"""
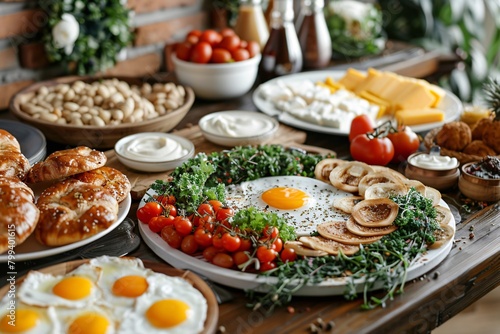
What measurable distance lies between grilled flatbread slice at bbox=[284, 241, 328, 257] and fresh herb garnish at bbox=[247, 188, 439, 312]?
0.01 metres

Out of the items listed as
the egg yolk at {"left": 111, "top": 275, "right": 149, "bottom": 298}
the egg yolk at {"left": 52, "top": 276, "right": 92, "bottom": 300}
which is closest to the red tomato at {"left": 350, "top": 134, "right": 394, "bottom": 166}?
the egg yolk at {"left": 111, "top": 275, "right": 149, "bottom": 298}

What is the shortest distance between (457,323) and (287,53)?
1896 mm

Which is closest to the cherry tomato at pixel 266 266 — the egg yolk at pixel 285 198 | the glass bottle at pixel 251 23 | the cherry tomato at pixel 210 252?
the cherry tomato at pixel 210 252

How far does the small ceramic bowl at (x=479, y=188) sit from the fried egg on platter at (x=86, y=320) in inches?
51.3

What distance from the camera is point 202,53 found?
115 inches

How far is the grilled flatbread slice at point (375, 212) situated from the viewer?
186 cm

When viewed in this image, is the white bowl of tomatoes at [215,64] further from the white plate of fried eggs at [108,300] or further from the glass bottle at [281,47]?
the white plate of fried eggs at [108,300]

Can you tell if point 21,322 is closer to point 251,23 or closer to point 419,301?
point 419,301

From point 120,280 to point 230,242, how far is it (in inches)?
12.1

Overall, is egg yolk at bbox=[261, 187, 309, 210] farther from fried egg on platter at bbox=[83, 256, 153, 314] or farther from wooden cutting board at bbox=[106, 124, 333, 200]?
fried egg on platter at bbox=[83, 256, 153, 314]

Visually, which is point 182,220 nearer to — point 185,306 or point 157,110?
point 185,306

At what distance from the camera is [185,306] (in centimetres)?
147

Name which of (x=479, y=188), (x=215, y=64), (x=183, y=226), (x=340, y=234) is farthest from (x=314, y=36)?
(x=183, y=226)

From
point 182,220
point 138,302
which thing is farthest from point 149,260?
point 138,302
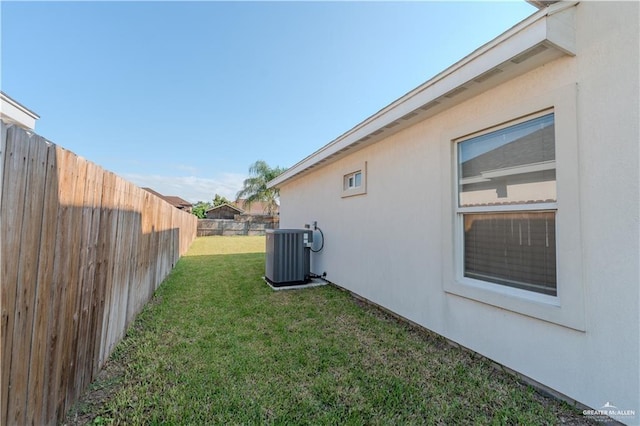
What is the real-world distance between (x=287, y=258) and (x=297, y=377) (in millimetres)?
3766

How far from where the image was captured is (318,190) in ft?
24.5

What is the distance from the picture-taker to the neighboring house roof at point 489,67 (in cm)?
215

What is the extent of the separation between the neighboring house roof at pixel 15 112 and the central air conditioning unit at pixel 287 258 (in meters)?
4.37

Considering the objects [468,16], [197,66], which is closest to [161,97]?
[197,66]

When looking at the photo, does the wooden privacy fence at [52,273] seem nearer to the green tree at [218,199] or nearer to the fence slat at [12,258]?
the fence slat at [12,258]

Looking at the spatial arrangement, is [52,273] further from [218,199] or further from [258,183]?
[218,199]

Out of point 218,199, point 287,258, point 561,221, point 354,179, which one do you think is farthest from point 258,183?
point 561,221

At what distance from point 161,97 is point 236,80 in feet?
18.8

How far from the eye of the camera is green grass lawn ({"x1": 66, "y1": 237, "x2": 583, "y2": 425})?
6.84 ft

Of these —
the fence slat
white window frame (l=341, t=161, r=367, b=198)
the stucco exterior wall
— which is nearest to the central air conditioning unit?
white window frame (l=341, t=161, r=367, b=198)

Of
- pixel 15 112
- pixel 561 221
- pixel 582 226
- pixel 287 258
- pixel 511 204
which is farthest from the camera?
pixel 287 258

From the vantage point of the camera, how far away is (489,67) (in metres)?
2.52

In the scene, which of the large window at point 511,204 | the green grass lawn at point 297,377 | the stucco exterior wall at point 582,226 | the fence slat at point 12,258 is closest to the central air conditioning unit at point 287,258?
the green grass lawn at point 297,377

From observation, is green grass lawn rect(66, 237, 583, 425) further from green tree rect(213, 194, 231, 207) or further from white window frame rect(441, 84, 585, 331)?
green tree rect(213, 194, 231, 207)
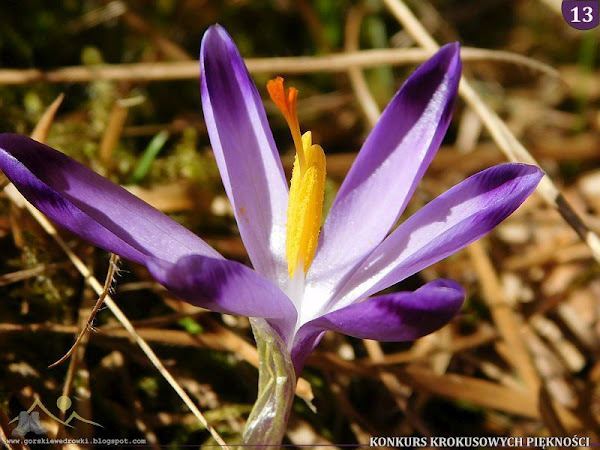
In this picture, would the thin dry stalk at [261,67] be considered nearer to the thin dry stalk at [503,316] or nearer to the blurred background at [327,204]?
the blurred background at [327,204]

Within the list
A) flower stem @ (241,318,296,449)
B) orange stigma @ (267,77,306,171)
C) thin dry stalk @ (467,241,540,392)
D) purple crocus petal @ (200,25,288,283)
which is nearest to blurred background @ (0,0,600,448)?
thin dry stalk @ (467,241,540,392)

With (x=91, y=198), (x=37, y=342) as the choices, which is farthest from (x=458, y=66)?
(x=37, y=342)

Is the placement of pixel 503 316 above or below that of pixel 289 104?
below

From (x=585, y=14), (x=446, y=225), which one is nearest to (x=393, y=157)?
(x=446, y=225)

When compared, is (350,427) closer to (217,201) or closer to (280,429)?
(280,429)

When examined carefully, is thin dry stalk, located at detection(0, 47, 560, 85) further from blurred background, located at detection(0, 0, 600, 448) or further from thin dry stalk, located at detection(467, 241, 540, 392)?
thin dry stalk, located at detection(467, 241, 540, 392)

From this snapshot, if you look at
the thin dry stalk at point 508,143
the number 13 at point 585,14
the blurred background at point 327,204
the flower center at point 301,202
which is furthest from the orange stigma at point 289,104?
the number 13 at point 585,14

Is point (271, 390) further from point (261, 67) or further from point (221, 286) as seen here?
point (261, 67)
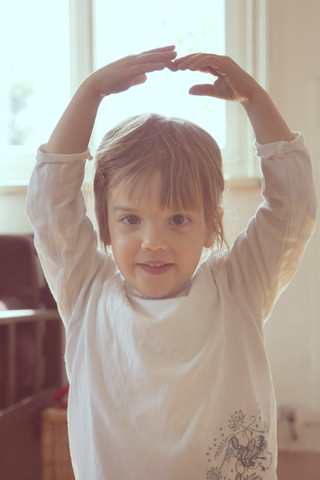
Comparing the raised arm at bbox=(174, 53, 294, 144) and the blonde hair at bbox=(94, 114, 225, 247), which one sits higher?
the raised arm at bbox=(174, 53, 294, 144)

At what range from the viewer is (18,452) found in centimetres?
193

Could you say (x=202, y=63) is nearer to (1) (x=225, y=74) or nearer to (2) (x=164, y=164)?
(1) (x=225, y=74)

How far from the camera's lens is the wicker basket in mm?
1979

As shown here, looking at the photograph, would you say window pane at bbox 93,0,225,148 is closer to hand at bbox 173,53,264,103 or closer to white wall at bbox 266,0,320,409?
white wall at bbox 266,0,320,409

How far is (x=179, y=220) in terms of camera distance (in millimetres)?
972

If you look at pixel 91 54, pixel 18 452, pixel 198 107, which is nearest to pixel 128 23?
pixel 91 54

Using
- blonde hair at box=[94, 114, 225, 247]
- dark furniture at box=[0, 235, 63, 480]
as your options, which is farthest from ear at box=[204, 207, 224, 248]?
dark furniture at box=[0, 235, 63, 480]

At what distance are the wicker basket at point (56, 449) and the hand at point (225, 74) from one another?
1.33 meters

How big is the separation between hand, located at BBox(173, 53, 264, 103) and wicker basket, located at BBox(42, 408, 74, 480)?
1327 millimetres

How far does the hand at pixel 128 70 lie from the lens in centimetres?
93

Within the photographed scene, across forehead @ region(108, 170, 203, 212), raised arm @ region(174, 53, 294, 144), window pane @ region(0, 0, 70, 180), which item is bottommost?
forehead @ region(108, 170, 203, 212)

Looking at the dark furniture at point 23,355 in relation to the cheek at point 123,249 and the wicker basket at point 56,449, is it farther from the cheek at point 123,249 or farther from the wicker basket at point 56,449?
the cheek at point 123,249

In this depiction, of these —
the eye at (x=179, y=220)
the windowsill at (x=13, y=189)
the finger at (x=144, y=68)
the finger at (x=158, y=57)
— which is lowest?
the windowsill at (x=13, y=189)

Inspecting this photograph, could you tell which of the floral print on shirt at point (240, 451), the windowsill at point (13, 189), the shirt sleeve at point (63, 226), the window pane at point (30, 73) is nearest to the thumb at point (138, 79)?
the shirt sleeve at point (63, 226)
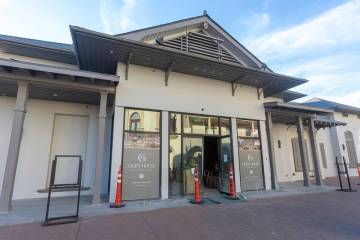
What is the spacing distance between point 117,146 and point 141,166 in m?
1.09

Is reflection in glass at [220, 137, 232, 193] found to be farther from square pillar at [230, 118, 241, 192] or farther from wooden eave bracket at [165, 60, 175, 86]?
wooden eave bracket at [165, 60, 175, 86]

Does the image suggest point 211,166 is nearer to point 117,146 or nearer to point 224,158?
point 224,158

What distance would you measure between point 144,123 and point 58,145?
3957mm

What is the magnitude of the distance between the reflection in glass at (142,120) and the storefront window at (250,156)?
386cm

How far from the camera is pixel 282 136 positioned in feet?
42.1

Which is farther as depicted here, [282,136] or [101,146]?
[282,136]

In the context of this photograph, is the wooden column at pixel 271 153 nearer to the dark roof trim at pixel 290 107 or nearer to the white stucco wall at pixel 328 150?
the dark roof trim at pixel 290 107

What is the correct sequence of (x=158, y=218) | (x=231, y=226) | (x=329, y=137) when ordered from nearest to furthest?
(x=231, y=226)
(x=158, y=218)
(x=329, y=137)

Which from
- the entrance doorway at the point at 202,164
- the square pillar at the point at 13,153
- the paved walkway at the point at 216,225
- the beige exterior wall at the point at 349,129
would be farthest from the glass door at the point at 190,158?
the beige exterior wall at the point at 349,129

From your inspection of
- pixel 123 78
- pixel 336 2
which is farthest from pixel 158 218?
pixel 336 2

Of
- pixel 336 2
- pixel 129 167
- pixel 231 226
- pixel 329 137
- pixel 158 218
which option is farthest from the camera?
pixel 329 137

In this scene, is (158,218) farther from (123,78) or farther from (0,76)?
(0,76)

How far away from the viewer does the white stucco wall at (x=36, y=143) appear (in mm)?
"""
▸ AUFGABENDETAILS:
Kannst du im Material von der Zeile mit „What is the magnitude“ bis zum Ende des Materials „white stucco wall“ gegen „white plaster wall“ austauschen und nur diese Zeilen sonst unverändert wiedergeben?

▸ LÖSUNG UNTEN:
What is the magnitude of the distance between the reflection in glass at (142,120) and the storefront window at (250,156)?
386cm

How far from the camera is pixel 282 136 positioned in feet?
42.1

Which is farther as depicted here, [282,136] or [101,146]?
[282,136]

In the context of this photograph, is the wooden column at pixel 271 153 nearer to the dark roof trim at pixel 290 107 or nearer to the white plaster wall at pixel 328 150?
the dark roof trim at pixel 290 107

What is the correct sequence of (x=158, y=218) | (x=231, y=226) | (x=329, y=137) when ordered from nearest to furthest?
(x=231, y=226)
(x=158, y=218)
(x=329, y=137)

Which from
- the entrance doorway at the point at 202,164
- the square pillar at the point at 13,153
- the paved walkway at the point at 216,225
- the beige exterior wall at the point at 349,129
would be farthest from the glass door at the point at 190,158?
the beige exterior wall at the point at 349,129

From your inspection of
- pixel 123 78
- pixel 336 2
which is farthest from pixel 158 218?
pixel 336 2

Of
- pixel 336 2
- pixel 129 167
- pixel 231 226
- pixel 329 137
- pixel 158 218
which option is farthest from the camera?
pixel 329 137

In this scene, is (158,218) farther from (123,78) or farther from (0,76)?
(0,76)

How far away from the viewer does the white plaster wall at (x=36, y=143) appear (in mm)?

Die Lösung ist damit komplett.